EXERCISE PROMPT: Reproduce every entry exactly and leave its pictures out.

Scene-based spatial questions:
======

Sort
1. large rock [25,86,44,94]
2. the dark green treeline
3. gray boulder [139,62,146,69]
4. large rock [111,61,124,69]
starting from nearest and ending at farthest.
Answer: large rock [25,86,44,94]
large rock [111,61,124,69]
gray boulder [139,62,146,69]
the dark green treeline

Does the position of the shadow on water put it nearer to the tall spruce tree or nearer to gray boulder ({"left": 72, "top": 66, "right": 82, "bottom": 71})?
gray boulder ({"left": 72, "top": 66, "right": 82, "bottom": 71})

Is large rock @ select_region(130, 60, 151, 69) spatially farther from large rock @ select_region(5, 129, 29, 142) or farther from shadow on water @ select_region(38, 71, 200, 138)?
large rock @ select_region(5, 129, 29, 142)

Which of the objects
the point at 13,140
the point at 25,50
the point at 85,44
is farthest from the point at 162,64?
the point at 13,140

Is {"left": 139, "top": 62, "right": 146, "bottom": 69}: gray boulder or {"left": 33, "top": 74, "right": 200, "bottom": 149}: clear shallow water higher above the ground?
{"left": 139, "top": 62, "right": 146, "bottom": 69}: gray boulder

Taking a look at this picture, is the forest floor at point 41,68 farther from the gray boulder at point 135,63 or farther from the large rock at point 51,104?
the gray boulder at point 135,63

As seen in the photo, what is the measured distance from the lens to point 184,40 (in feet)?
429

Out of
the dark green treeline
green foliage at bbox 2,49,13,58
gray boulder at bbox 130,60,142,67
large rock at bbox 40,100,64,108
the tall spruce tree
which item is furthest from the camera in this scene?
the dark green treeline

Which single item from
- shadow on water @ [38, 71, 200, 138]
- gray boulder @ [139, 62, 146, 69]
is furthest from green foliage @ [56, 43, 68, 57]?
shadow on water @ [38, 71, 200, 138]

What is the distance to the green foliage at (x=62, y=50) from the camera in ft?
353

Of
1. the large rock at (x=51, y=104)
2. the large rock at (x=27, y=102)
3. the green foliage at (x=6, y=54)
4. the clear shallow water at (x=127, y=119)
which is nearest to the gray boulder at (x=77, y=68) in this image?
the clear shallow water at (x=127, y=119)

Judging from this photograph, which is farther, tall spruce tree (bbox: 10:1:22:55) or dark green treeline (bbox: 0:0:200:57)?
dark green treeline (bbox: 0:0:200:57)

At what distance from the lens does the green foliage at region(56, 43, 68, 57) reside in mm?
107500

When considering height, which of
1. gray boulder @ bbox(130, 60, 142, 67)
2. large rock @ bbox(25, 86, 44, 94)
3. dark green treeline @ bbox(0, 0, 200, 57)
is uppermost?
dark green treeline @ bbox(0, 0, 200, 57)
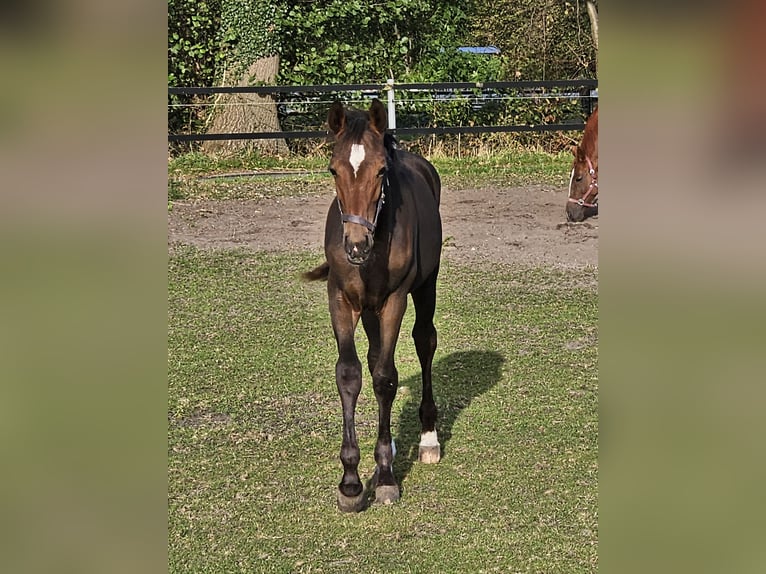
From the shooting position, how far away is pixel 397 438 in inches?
229

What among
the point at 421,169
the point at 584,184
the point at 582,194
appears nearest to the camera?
the point at 421,169

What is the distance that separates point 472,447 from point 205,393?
214cm

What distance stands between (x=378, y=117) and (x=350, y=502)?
76.9 inches

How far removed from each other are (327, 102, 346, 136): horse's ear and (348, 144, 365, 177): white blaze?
0.66 feet

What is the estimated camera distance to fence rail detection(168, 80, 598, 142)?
16.6 meters

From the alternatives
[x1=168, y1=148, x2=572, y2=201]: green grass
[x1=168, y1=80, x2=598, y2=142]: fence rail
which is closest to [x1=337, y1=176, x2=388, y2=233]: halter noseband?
[x1=168, y1=148, x2=572, y2=201]: green grass

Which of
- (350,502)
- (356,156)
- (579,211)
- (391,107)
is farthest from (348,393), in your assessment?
(391,107)

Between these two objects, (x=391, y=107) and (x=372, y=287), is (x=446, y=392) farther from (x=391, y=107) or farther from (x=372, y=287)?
(x=391, y=107)

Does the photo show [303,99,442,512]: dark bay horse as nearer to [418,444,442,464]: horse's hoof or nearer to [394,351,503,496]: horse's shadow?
[418,444,442,464]: horse's hoof

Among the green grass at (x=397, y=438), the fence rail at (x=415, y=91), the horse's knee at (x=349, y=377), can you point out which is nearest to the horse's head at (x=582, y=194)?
the green grass at (x=397, y=438)

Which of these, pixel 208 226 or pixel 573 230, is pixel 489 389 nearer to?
pixel 573 230
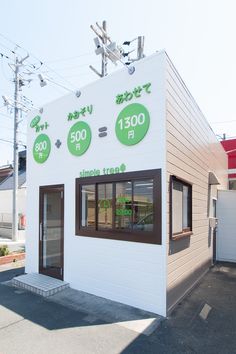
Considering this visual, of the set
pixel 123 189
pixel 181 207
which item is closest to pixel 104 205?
pixel 123 189

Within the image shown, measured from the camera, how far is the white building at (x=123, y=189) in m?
4.93

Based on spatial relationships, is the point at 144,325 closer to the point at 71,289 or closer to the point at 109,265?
the point at 109,265

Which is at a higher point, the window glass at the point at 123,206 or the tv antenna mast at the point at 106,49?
the tv antenna mast at the point at 106,49

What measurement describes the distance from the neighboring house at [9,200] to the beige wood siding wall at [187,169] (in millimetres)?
8677

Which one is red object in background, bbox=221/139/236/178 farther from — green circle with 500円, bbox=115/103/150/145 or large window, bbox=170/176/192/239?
green circle with 500円, bbox=115/103/150/145

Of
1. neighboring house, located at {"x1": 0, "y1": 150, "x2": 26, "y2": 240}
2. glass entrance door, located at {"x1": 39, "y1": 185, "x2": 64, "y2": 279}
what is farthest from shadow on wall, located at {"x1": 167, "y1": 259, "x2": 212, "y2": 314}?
neighboring house, located at {"x1": 0, "y1": 150, "x2": 26, "y2": 240}

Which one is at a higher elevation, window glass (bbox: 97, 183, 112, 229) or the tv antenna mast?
the tv antenna mast

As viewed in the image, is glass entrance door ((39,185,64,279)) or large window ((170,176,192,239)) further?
glass entrance door ((39,185,64,279))

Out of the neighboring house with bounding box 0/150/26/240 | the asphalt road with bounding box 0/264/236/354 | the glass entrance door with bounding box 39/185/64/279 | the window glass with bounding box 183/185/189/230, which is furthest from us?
the neighboring house with bounding box 0/150/26/240

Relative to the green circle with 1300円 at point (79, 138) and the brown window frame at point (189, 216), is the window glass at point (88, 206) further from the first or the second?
the brown window frame at point (189, 216)

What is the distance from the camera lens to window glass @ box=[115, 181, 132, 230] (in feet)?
17.4

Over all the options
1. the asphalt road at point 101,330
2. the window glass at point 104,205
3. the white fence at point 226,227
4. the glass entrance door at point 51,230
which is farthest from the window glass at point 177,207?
the white fence at point 226,227

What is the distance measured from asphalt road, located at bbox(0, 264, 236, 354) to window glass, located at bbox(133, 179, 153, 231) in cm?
168

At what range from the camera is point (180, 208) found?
5738 millimetres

======

WRITTEN RESPONSE:
Sort
1. large rock [25,86,44,94]
2. the dark green treeline
3. gray boulder [139,62,146,69]
4. large rock [111,61,124,69]
starting from nearest and ending at farthest.
Answer: large rock [25,86,44,94]
large rock [111,61,124,69]
gray boulder [139,62,146,69]
the dark green treeline

Does the position of the shadow on water put it nearer to the tall spruce tree or nearer to gray boulder ({"left": 72, "top": 66, "right": 82, "bottom": 71})?
gray boulder ({"left": 72, "top": 66, "right": 82, "bottom": 71})

Is large rock @ select_region(130, 60, 151, 69) spatially farther from large rock @ select_region(5, 129, 29, 142) or farther from shadow on water @ select_region(38, 71, 200, 138)?
large rock @ select_region(5, 129, 29, 142)

Which of the objects
the point at 13,140
the point at 25,50
the point at 85,44
is farthest from the point at 162,64?
the point at 13,140

Is {"left": 139, "top": 62, "right": 146, "bottom": 69}: gray boulder or {"left": 33, "top": 74, "right": 200, "bottom": 149}: clear shallow water higher above the ground?
{"left": 139, "top": 62, "right": 146, "bottom": 69}: gray boulder

Taking a look at this picture, is the forest floor at point 41,68 farther from the gray boulder at point 135,63 or farther from the large rock at point 51,104?
the gray boulder at point 135,63

As seen in the photo, what is the measured distance from the lens to point 184,40 (in feet)?
429

Out of
the dark green treeline
green foliage at bbox 2,49,13,58
gray boulder at bbox 130,60,142,67
large rock at bbox 40,100,64,108
the tall spruce tree
which item is furthest from the camera in this scene?
the dark green treeline

Which single item from
- shadow on water @ [38, 71, 200, 138]
- gray boulder @ [139, 62, 146, 69]
is furthest from green foliage @ [56, 43, 68, 57]?
shadow on water @ [38, 71, 200, 138]

What is the distance to the green foliage at (x=62, y=50) from the camera in ft?
353

Of
1. the large rock at (x=51, y=104)
2. the large rock at (x=27, y=102)
3. the green foliage at (x=6, y=54)
4. the clear shallow water at (x=127, y=119)
which is nearest to the gray boulder at (x=77, y=68) in this image?
the clear shallow water at (x=127, y=119)

Judging from this photograph, which is farther, tall spruce tree (bbox: 10:1:22:55) or dark green treeline (bbox: 0:0:200:57)?
dark green treeline (bbox: 0:0:200:57)

At what distance from the lens does the green foliage at region(56, 43, 68, 57) reside in mm?
107500

When considering height, which of
1. gray boulder @ bbox(130, 60, 142, 67)
2. large rock @ bbox(25, 86, 44, 94)
3. dark green treeline @ bbox(0, 0, 200, 57)
is uppermost?
dark green treeline @ bbox(0, 0, 200, 57)
From the shooting position, how far away is pixel 397 438 in inches?
229

What among
the point at 421,169
the point at 584,184
the point at 582,194
appears nearest to the camera?
the point at 421,169

What is the distance that separates point 472,447 from point 205,393?
214cm

What distance stands between (x=378, y=117) and (x=350, y=502)?
76.9 inches

How far removed from each other are (327, 102, 346, 136): horse's ear and (348, 144, 365, 177): white blaze?
0.66 feet

What is the estimated camera distance to fence rail detection(168, 80, 598, 142)?
16.6 meters

From the alternatives
[x1=168, y1=148, x2=572, y2=201]: green grass
[x1=168, y1=80, x2=598, y2=142]: fence rail
which is closest to [x1=337, y1=176, x2=388, y2=233]: halter noseband?
[x1=168, y1=148, x2=572, y2=201]: green grass

Which of
- (350,502)
- (356,156)
- (579,211)
- (391,107)
is farthest from (348,393), in your assessment?
(391,107)

Between these two objects, (x=391, y=107) and (x=372, y=287), is (x=446, y=392) farther from (x=391, y=107) or farther from (x=372, y=287)?
(x=391, y=107)

Does the photo show [303,99,442,512]: dark bay horse as nearer to [418,444,442,464]: horse's hoof or nearer to [394,351,503,496]: horse's shadow?
[418,444,442,464]: horse's hoof

Among the green grass at (x=397, y=438), the fence rail at (x=415, y=91), the horse's knee at (x=349, y=377), can you point out which is nearest to the horse's head at (x=582, y=194)?
the green grass at (x=397, y=438)

Which of these, pixel 208 226 or pixel 573 230, is pixel 489 389 nearer to?
pixel 573 230
Considering this visual, of the set
pixel 123 189
pixel 181 207
which item is closest to pixel 104 205?
pixel 123 189

Within the image shown, measured from the camera, how far is the white building at (x=123, y=189) in m?
4.93

Based on spatial relationships, is the point at 144,325 closer to the point at 71,289 or closer to the point at 109,265?
the point at 109,265

Which is at a higher point, the window glass at the point at 123,206 or the tv antenna mast at the point at 106,49?
the tv antenna mast at the point at 106,49

What measurement describes the distance from the neighboring house at [9,200] to the beige wood siding wall at [187,169] (in millimetres)?
8677

Which one is red object in background, bbox=221/139/236/178 farther from — green circle with 500円, bbox=115/103/150/145 or large window, bbox=170/176/192/239?
green circle with 500円, bbox=115/103/150/145

Of
1. neighboring house, located at {"x1": 0, "y1": 150, "x2": 26, "y2": 240}
2. glass entrance door, located at {"x1": 39, "y1": 185, "x2": 64, "y2": 279}
what is farthest from shadow on wall, located at {"x1": 167, "y1": 259, "x2": 212, "y2": 314}?
neighboring house, located at {"x1": 0, "y1": 150, "x2": 26, "y2": 240}

Which one is at a higher elevation, window glass (bbox: 97, 183, 112, 229) or the tv antenna mast?
the tv antenna mast

As viewed in the image, is glass entrance door ((39,185,64,279)) or large window ((170,176,192,239)) further?
glass entrance door ((39,185,64,279))

Out of the neighboring house with bounding box 0/150/26/240 | the asphalt road with bounding box 0/264/236/354 | the glass entrance door with bounding box 39/185/64/279 | the window glass with bounding box 183/185/189/230, which is furthest from us?
the neighboring house with bounding box 0/150/26/240

Relative to the green circle with 1300円 at point (79, 138) and the brown window frame at point (189, 216), is the window glass at point (88, 206) further from the first or the second?
the brown window frame at point (189, 216)

What is the distance from the camera lens to window glass @ box=[115, 181, 132, 230] (in feet)?
17.4

Over all the options
1. the asphalt road at point 101,330
2. the window glass at point 104,205
3. the white fence at point 226,227
4. the glass entrance door at point 51,230
which is farthest from the window glass at point 177,207?
the white fence at point 226,227

What is the distance measured from asphalt road, located at bbox(0, 264, 236, 354) to window glass, located at bbox(133, 179, 153, 231) in cm?
168

At what range from the camera is point (180, 208) found?
5738 millimetres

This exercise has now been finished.